Oh my god! What a fiasco to export a dog out of Peru. Just ask Justin the vet student. I doubt he’ll ever want to hear to words ‘Peru’ and ‘dog’ mentioned in the same sentence again.
That poor bugger Justin has been stuck in customs at Lima airport for 10 hours today. Toby the other poor bugger has been stuck in a dog crate in the customs warehouse after surviving his first flight from Iquitos to Lima.
No kidding it has taken volunteer Justin two solid weeks, about 500 emails, who knows how many phonecalls, constant hounding (pardon the pun) of certain vets, and I reckon at least a couple of swear words to get the ‘right’ dog crate, and that bloody health certificate.
When I turned up to work this morning I breathed a sigh of relief, Justin & Toby were gone. They had obviously made it to the Iquitos airport for their 5am rendevous with customs. Later I met Justin’s pal Santiago & I quizzed him. “Justin gone? All go well? Toby on the plane?” Well, apparently everyone slept in by an hour and it was touch and go, but ultimately it was up, up and away, dodging turkey vultures along the way.
I was a little sad they had left but happy that Toby was off to his new life in Wisconsin. Saved from death on the Iquitos streets and now off to meet Justin’s friend Angela, and to a life of skipping through snow filled streets wearing designer coats and doggie boots.
All was well until at 5pm I heard a very sad faint voice on the phone, “Beth, they won’t let Toby leave Peru”. “What the ……!!! Why not?”
Despite the fact that Toby is CASTRATED, doesn’t have a pedigree, & his father could be a labrador for all we know, he needs to have a special certificate because he has been called a PERRO SIN PELO on his customs certificate. Some wee officious Peruvian Johhny (Juaney?) has invented a new regulation & all ‘perros sin pelo’ must be microchipped, have a special certificate, & someone has to decide if he is ‘small’, ‘medium’ or ‘large’…..well, derrrr, do we need a court of law to decide that. By the way this is the same country that freely exports its endangered wildlife without a care in the world, so go figure!

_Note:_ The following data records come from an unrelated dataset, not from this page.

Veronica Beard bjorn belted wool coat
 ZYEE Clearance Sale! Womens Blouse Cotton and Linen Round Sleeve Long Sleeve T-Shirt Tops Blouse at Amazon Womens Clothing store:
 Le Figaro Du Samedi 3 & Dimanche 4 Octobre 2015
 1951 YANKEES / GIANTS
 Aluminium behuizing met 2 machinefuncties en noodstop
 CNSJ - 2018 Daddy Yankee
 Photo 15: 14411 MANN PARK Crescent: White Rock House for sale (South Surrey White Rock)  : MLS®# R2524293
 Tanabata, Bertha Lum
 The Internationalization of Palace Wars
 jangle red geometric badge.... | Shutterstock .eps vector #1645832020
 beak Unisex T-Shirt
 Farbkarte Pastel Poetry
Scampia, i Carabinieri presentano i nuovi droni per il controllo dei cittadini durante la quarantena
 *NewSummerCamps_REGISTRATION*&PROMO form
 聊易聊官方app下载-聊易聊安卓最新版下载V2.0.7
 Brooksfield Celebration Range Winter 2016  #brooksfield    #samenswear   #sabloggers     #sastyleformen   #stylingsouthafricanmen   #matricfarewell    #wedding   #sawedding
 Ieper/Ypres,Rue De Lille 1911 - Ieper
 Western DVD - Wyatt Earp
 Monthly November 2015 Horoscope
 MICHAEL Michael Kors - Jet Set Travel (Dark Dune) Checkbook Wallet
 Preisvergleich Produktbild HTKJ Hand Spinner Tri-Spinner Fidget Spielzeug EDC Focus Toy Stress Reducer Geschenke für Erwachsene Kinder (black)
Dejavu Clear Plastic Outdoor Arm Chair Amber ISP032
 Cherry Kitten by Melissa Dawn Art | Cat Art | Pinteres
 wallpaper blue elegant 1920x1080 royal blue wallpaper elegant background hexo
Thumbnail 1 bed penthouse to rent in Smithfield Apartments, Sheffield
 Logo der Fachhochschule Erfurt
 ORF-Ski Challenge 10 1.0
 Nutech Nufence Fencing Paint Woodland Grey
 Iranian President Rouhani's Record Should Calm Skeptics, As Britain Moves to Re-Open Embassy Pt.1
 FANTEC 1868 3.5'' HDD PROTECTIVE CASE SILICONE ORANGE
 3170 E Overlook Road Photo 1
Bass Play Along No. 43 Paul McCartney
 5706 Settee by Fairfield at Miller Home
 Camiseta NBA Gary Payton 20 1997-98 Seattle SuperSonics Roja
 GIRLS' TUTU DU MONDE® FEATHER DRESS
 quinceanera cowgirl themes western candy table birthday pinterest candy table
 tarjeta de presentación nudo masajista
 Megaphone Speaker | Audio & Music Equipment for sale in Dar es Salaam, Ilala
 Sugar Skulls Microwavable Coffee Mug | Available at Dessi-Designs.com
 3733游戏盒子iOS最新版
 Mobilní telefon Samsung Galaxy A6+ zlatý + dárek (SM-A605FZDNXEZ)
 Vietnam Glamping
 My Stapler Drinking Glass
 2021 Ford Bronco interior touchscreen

Of course, customs don´t want to actually look at Toby and he may well be ‘Toby’ the jaguar for all they care.
I tell Justin, “Just bribe the idiots. Tell them he’s a crossbreed. Put a cross on the certificate”. Apparently they were beyond reason.
What a predicament. Justin has a flight to the USA at midnight that can’t be changed. Toby is in the warehouse that closes in 30 minutes. No one can write the ‘special’ certificate until tomorrow….well, that’s just typical.
Ester and I call everyone we can think of in Lima. Finally a plan. Justin takes Toby to Ester’s cousin’s house for the night & he will return to the airport & catch his flight to the USA. Poor cousin gets the hideous job of organising more paperwork in the morning, and getting Toby onto his flight to Atlanta where he will spend the night in a boarding kennel, and then take another flight to Wisconsin. This is a work in progress & I pray it goes smoothly (ha, ha, come on this is Peru!) Tomorrow I may well be on a flight to save Toby for the 2nd time, and I promise I will TRY very hard not to kill anyone when I get there.
Any idea how much all this is costing Justin?? He’s a poor vet student with a VERY BIG HEART and now a big debt. Sorry Justin I wish I never said “Hey Toby’s a great dog. He had a crappy owner who threw him into the streets when he got sick. Why don’t you take him back to the good life in the states?” If only the world was filled with people like Justin….. I wouldn’t be back in the vet clinic at 1am removing a rubber band that has been maliciously placed around a kittens leg. The kitten’s leg is gangrenous & swollen, & tomorrow I may have to remove it too.